→ **Dokumen Sumber**
◇ ◇ ◇ ◇ ◇ ◇ ◇
BSI: Meluruskan Kesalahpahaman Masyarakat tentang Bank Syariah
Bagikan opini, gagasan, atau sudut pandang Anda mengenai isu-isu terkini
Kirim Tulisan

BSI: Meluruskan Kesalahpahaman Masyarakat tentang Bank Syariah

Rabu, 21 Des 2022 09:34 WIB
Ahmad Asrof Fitri
Catatan: Tulisan ini merupakan opini pribadi penulis dan tidak mencerminkan pandangan Redaksi detik.com
Transformasi Digital Bank Syariah Indonesia Mendukung Inklusi Keuangan
Foto: Dok. Istimewa
Jakarta -

Bank syariah, meskipun secara institusi mulai dirintis semenjak awal tahun 1990-an, kinerjanya setelah berusia 3 dasawarsa belum bisa dikatakan optimal. Hingga Februari tahun 2022, menurut laporan Otoritas Jasa Keuangan (OJK), market share bank syariah baru berada di angka 6,65 persen. Maknanya, pangsa pasar bank syariah sangat kecil dan transaksi di dunia perbankan masih didominasi oleh bank-bank konvensional.
◇ ◇ ◇ ◇ ◇ ◇ ◇
→ **Bagian Data**
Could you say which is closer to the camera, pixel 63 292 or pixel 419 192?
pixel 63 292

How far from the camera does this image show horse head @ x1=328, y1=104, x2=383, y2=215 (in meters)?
◇ ◇ ◇ ◇ ◇ ◇ ◇
→ **Petunjuk Tugas**
Tentukan apakah setiap pernyataan berikut sesuai dengan artikel tentang bank syariah: (a) bank syariah secara institusi mulai dirintis sejak awal tahun 1990-an; (b) per Februari 2022, pangsa pasar bank syariah sudah melampaui 10 persen; (c) transaksi perbankan masih didominasi bank konvensional. Jawab ya atau tidak untuk masing-masing, lalu kutip kata-kata penentunya dari artikel itu. Data di atas tidak ada hubungannya dengan artikel tentang bank syariah.

→ **Jawaban Latihan**
(a) Ya: "secara institusi mulai dirintis semenjak awal tahun 1990-an"
(b) Tidak: "market share bank syariah baru berada di angka 6,65 persen"
(c) Ya: "transaksi di dunia perbankan masih didominasi oleh bank-bank konvensional"